GOAL >> Produce a verbatim transcription of the records below, beginning at the line containing "What is the measured" and ending at the final line; include only those lines.

MATERIAL SUPPLIED >>

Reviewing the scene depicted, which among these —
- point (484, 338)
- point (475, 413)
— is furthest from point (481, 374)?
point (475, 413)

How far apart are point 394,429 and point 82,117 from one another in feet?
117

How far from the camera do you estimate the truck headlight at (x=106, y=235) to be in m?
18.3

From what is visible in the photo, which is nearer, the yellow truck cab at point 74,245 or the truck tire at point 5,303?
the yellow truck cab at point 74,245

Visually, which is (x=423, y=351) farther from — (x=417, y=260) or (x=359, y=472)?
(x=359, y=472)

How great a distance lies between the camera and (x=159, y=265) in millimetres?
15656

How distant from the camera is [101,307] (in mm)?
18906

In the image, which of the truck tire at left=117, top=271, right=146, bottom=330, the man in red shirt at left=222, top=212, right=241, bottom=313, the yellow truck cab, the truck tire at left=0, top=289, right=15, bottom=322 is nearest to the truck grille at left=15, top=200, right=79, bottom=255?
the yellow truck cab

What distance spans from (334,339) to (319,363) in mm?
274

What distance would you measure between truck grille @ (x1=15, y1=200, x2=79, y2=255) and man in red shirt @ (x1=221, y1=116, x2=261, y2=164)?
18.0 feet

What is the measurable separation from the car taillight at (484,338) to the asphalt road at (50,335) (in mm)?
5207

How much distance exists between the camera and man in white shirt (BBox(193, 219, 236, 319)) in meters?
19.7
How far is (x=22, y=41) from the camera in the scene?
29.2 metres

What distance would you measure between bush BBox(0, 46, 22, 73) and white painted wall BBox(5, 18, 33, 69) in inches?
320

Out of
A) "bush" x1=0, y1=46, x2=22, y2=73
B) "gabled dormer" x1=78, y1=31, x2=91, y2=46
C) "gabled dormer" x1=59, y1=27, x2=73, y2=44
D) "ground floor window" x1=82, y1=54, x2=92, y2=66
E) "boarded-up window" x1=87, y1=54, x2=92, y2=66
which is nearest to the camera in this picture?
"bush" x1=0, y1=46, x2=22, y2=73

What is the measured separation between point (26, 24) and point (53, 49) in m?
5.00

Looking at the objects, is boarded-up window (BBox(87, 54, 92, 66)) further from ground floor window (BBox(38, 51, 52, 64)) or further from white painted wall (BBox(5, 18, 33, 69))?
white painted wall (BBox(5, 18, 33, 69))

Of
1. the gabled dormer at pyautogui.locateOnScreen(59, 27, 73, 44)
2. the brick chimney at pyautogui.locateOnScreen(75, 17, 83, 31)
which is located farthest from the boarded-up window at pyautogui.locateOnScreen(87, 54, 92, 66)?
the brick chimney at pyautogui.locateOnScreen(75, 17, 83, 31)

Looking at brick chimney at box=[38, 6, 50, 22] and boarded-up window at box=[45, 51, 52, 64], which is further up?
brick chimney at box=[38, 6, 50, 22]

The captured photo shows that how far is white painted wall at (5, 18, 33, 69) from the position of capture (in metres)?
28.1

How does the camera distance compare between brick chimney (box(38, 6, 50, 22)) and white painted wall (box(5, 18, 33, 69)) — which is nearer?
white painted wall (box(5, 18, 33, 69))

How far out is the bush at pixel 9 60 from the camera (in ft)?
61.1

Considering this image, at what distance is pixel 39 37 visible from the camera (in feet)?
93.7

RESPONSE TO THIS TASK >>
What is the measured separation between point (26, 24) and point (53, 49) in m?
5.00

Looking at the objects, is boarded-up window (BBox(87, 54, 92, 66)) further from ground floor window (BBox(38, 51, 52, 64)) or further from white painted wall (BBox(5, 18, 33, 69))?
white painted wall (BBox(5, 18, 33, 69))

Of
1. the gabled dormer at pyautogui.locateOnScreen(59, 27, 73, 44)
2. the brick chimney at pyautogui.locateOnScreen(75, 17, 83, 31)
which is located farthest from the boarded-up window at pyautogui.locateOnScreen(87, 54, 92, 66)?
the brick chimney at pyautogui.locateOnScreen(75, 17, 83, 31)

Looking at brick chimney at box=[38, 6, 50, 22] and boarded-up window at box=[45, 51, 52, 64], which is further up?
brick chimney at box=[38, 6, 50, 22]

The captured photo shows that how far is white painted wall at (5, 18, 33, 69) from the position of capture (in metres)?
28.1

How does the camera distance compare between brick chimney (box(38, 6, 50, 22)) and white painted wall (box(5, 18, 33, 69)) — which is nearer?
white painted wall (box(5, 18, 33, 69))

How far out is the bush at pixel 9 60 from the camera (in ft)?
61.1

Considering this image, at what distance is pixel 39 37 visible from the camera (in feet)?
93.7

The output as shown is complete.